Diversity & Inclusion Leadership & Management

Microaggressions in the workplace don't need to happen. Good allies make sure to avoid their flight-or-fight response when conversations become uncomfortable.

Even when you mean well, it’s easy to get it wrong when talking about identity and diversity.

For people in a more advantaged group, there are simple cognitive and behavioral biases that make it challenging to not say the wrong thing.

How can well-meaning people overcome their bias to create healthier workplaces, instead of causing microaggressions in the workplace to take place? 

Professors David Glasgow and Kenji Yoshino, founders of the Meltzer Center for Diversity, Inclusion, and Belonging at NYU School of Law, wanted to help allies overcome their fear with their new book “Say The Right Thing.”

“We felt that one of the things that was missing from the literature was practical, shame-free guidance for people on how to navigate conversations in this area,” says Glasgow.

The book offers a set of tools and principles to help people in a more advantaged group who want to be better allies have the right conversations — and avoid the mistakes that often thwart progress.

Four traps allies must beware

There are four common ways that conversations about identity can go off the rails, according to Glasgow and Yoshino:

  • Avoid: when you go quiet, or decline to say what you really think
  • Deflect: when you try to change the subject, or redirect the conversation
  • Deny: when you reflexively dismiss what the other person says
  • Attack: when you make it personal, and go after the other person with sarcasm, insults, etc.

“In all of those four behaviors, the end result is that you are shutting down real engagement in the conversation,” says Glasgow.

These reactions are not always intentional, but are rather a kind of flight-or-fight response to feeling uncomfortable.

########################################

• **WHAT YOU HAVE TO DO**
For each of the three statements below, decide whether it agrees with the article on microaggressions in the workplace above. Answer yes or no and quote the words of the article that settle it.
1. The book "Say The Right Thing" comes from the founders of a center at NYU School of Law.
2. The four behaviors that derail conversations about identity are always intentional.
3. Deflecting means reflexively dismissing what the other person says.

• **DATASET ROWS**
########################################

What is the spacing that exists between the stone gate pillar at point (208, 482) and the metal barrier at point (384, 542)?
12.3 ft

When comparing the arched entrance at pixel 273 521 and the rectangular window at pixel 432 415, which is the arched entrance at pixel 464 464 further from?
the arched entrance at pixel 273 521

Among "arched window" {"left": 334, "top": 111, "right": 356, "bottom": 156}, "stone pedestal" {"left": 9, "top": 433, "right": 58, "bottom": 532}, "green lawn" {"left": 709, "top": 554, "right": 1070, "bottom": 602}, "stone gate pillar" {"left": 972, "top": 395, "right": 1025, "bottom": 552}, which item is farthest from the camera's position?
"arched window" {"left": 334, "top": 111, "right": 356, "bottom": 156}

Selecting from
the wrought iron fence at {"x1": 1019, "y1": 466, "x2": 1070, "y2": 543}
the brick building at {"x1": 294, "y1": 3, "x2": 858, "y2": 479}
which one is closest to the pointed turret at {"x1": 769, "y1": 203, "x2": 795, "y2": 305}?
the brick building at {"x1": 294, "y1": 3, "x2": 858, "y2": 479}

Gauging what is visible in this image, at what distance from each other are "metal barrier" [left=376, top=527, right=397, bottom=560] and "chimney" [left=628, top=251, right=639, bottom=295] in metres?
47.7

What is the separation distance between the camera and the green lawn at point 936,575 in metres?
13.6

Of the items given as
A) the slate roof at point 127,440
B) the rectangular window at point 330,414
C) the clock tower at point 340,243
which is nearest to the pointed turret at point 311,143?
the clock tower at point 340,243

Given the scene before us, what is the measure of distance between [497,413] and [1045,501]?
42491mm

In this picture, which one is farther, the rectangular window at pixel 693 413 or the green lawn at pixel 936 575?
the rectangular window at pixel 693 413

########################################

• **PROBLEM SOLUTION**
1. Yes: "Professors David Glasgow and Kenji Yoshino, founders of the Meltzer Center for Diversity, Inclusion, and Belonging at NYU School of Law, wanted to help allies overcome their fear with their new book “Say The Right Thing.”"
2. No: "These reactions are not always intentional, but are rather a kind of flight-or-fight response to feeling uncomfortable."
3. No: "Deflect: when you try to change the subject, or redirect the conversation"